Find the one that looks to be the ESP;
Shell> fs1:
The above will mount fs1 and put you at its /
ls and cd commands work for navigation.
fs1:\> ls
hopefully will list /EFI
then
fs1:\> cd /EFI
you can follow the progression to /EFI/BOOT/BOOTX64.EFI to verify the proper path.
You are actually correct what he needs to do is obtain and or build the efibootmgr package. Create a partition of circa 502 MBs in size and install it there. Then he needs to make sure that the UEFI mode of his system is not in secure boot mode as that is the only way to use certain drivers etc now. As you can see when you install openSUSE or Ubuntu its the same mechanism you install grub-efi and configure it to see your linux and windows distributions. When you want to install graphics drivers youll find you need to disable secure boot so its best to disable it from the get go.

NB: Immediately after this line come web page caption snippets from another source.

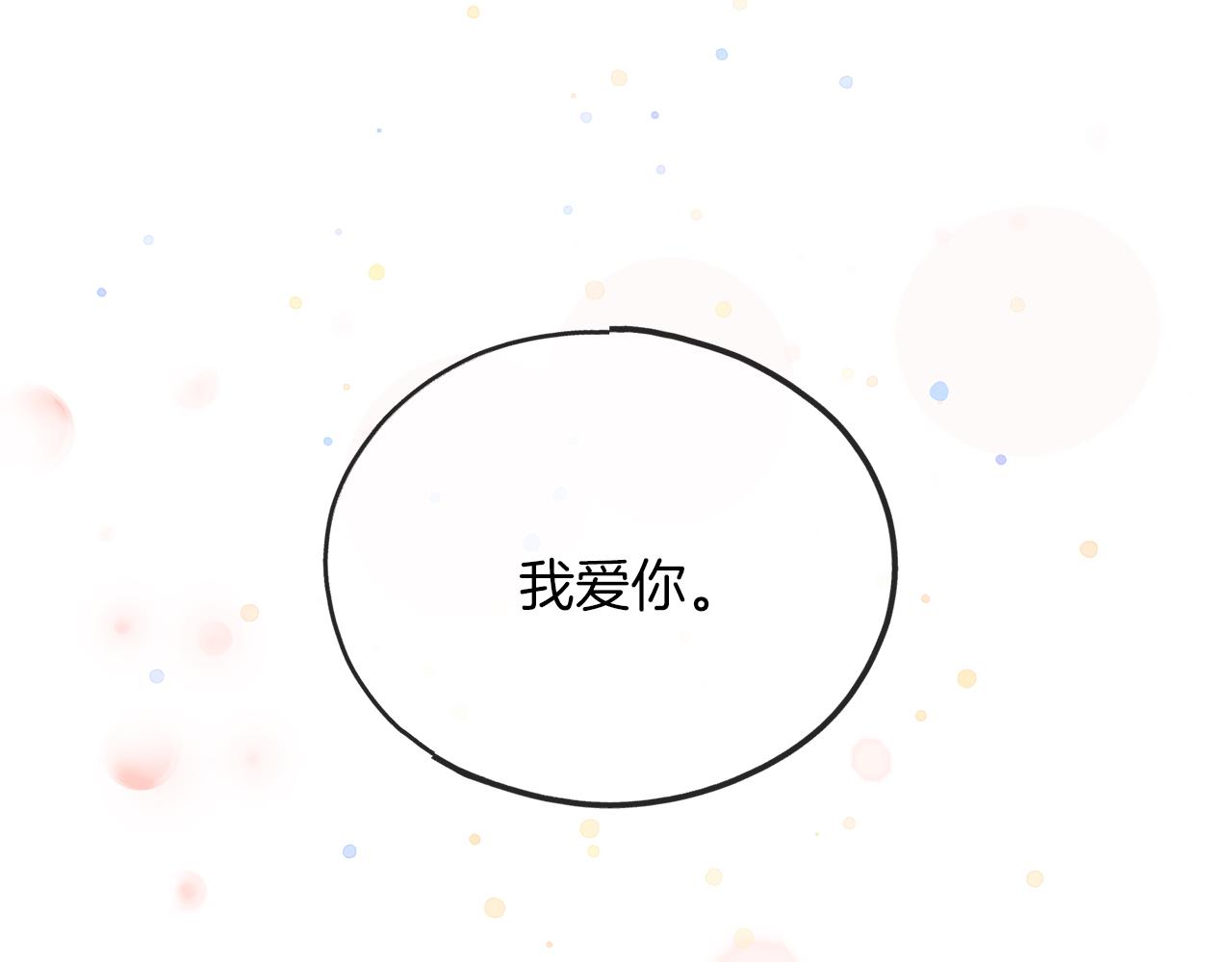 《祭品神女》第71话歌声 第45页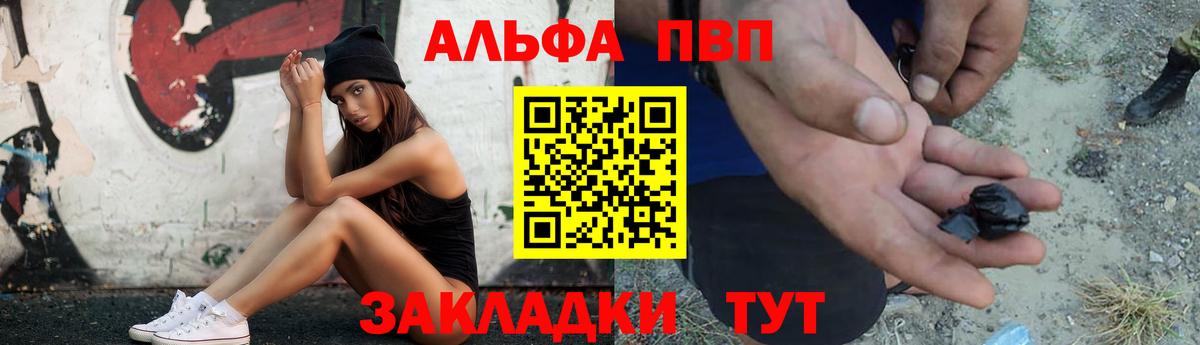 Alpha PVP СК  Alpha-PVP мука  Алушта  цена наркотик  Вход с VPN 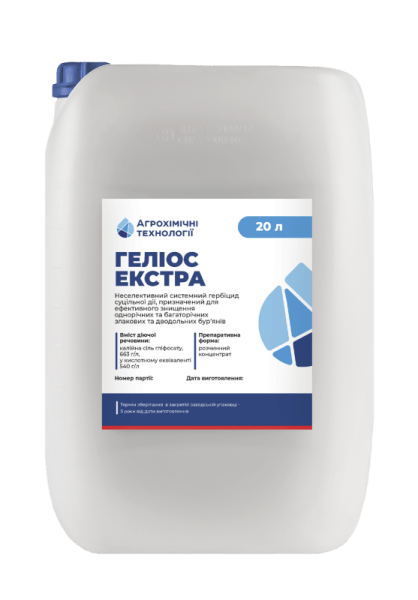 Гербіцид Геліос Екстра - фото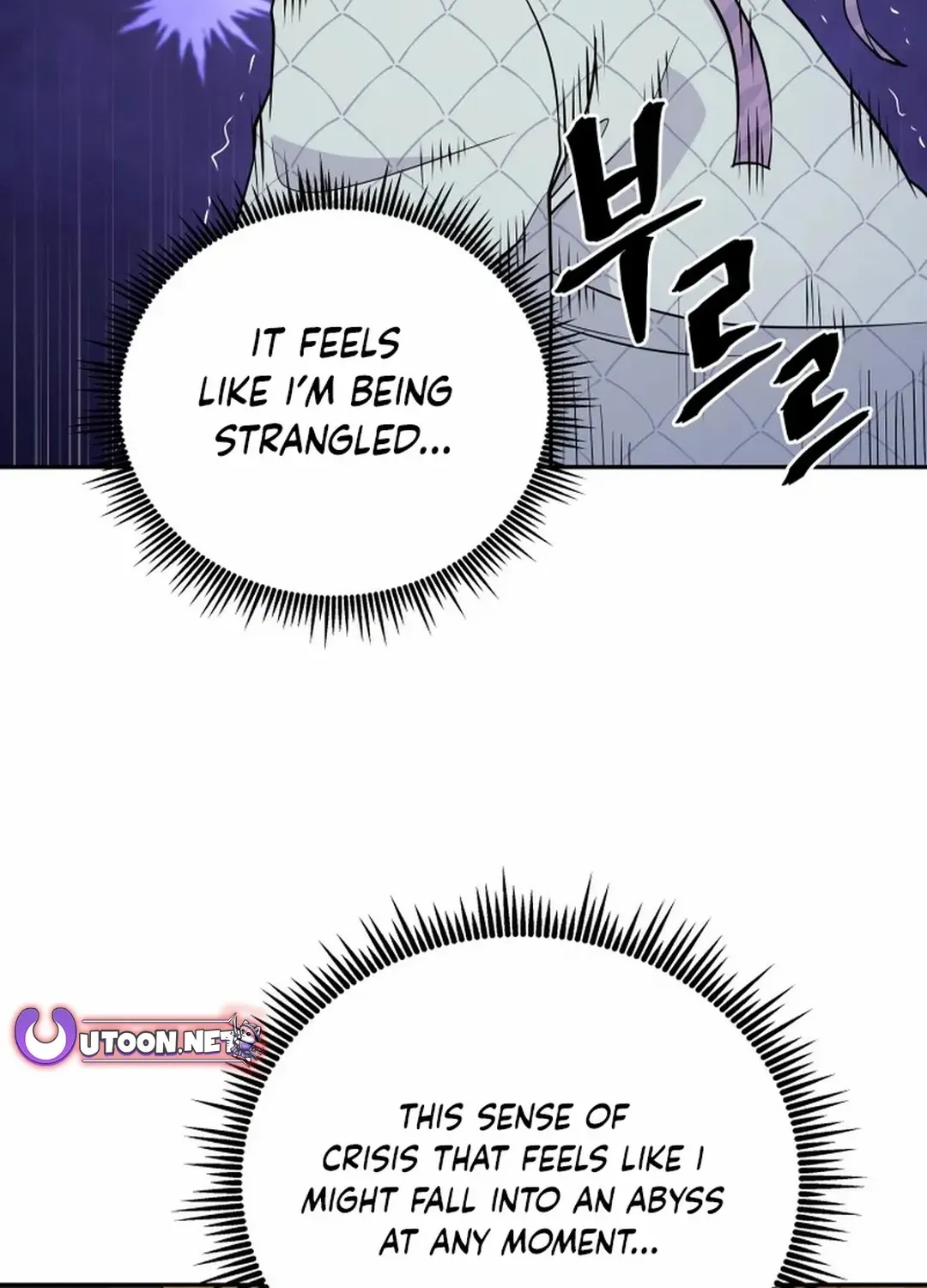Gwanjeon: Kang Jin Lee Chapter 193 page 47 - 
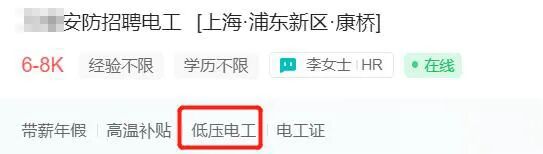 低压电工薪资待遇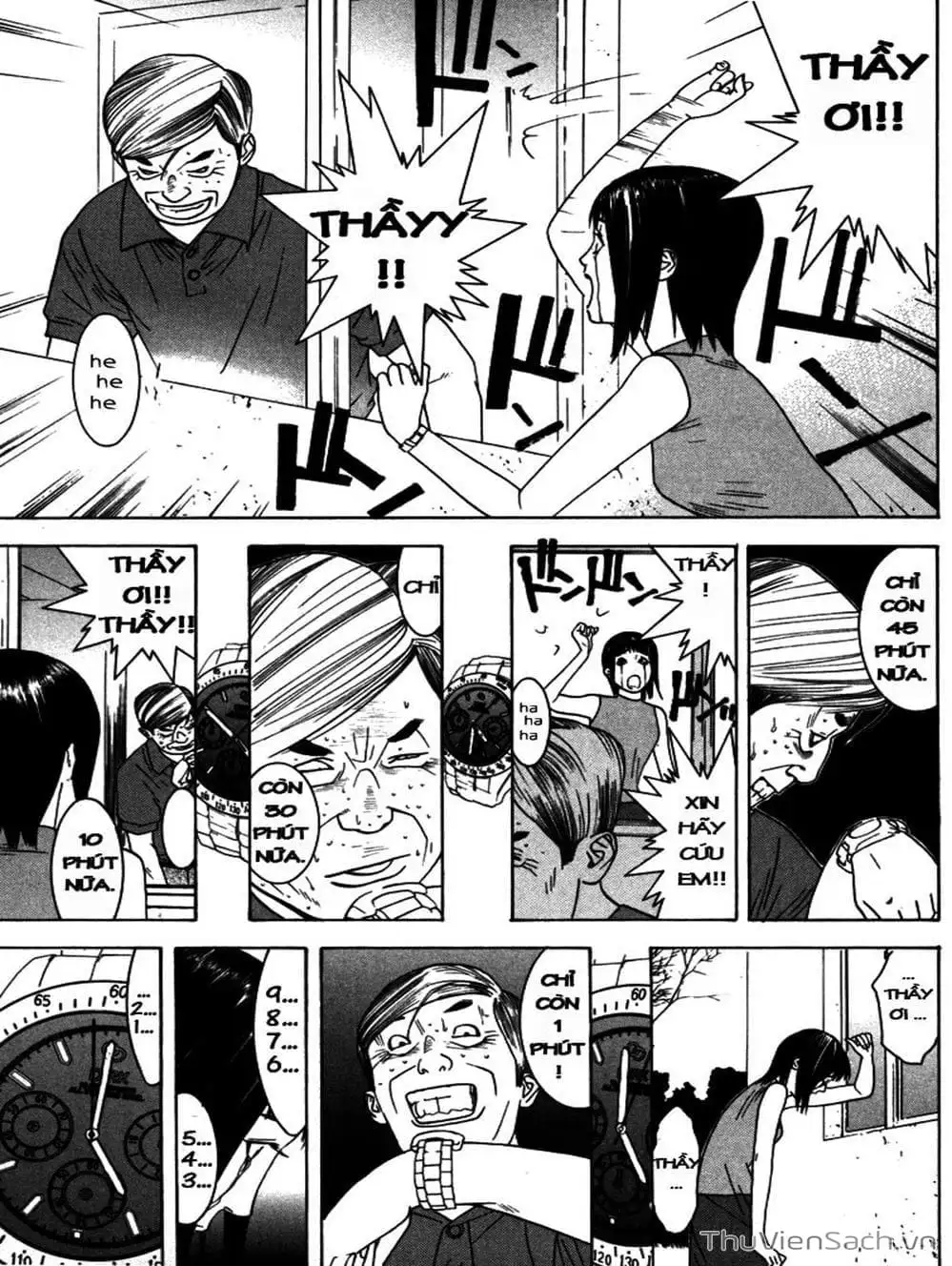 Chapter 8 - Image 2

If any arch gurus are in here can grub-efi be used instead? I havent used arch since pre uefi
That is not true. Linux and Secure Boot have never gotten along well together. UEFI is simply unified EFI to bring about a unified standard for EFI on non MAC os machines. Secure Boot is the issue in UEFI which thank fully can be disabled. Secure Boot isnt even really secure. Its been circumvented and broken many times
In the install wiki for both bare metal installs and VBox installs, I did not see where it tells you to do this or shows how to do this… Is it possible to do this via the Shell prompt screen I’m at? Or do I need to start over from scratch?
I said I could be wrong about the numbering schemes in addition to virtualbox translation.
Yes this should be possible from the EFI shell, pending on how you installed to get here. It’s saying you have an ESP, just need to figure out how to mount and look at it.
BLK0 is the DVD
BLD1 is the “hard drive” esp Partition
What does fs0: get you?
Your not really changing anything at the moment, so no harm in poking around. There is a uefi shell help command, think it’s
help -b
Or just
help
That can give you some more info.
As for wiping the VM and starting over. That’s your call, I don’t know what wiki you followed to the T before getting to this point, or if your getting confused on what has been done with your current condition/location, what kernel modules you put on the VM vs host.
I recommend looking up what the steps are trying to do, as in what’s the intent (man pages) vice verbatim compliance. VB adds a layer of obfuscation that can get obfuscated.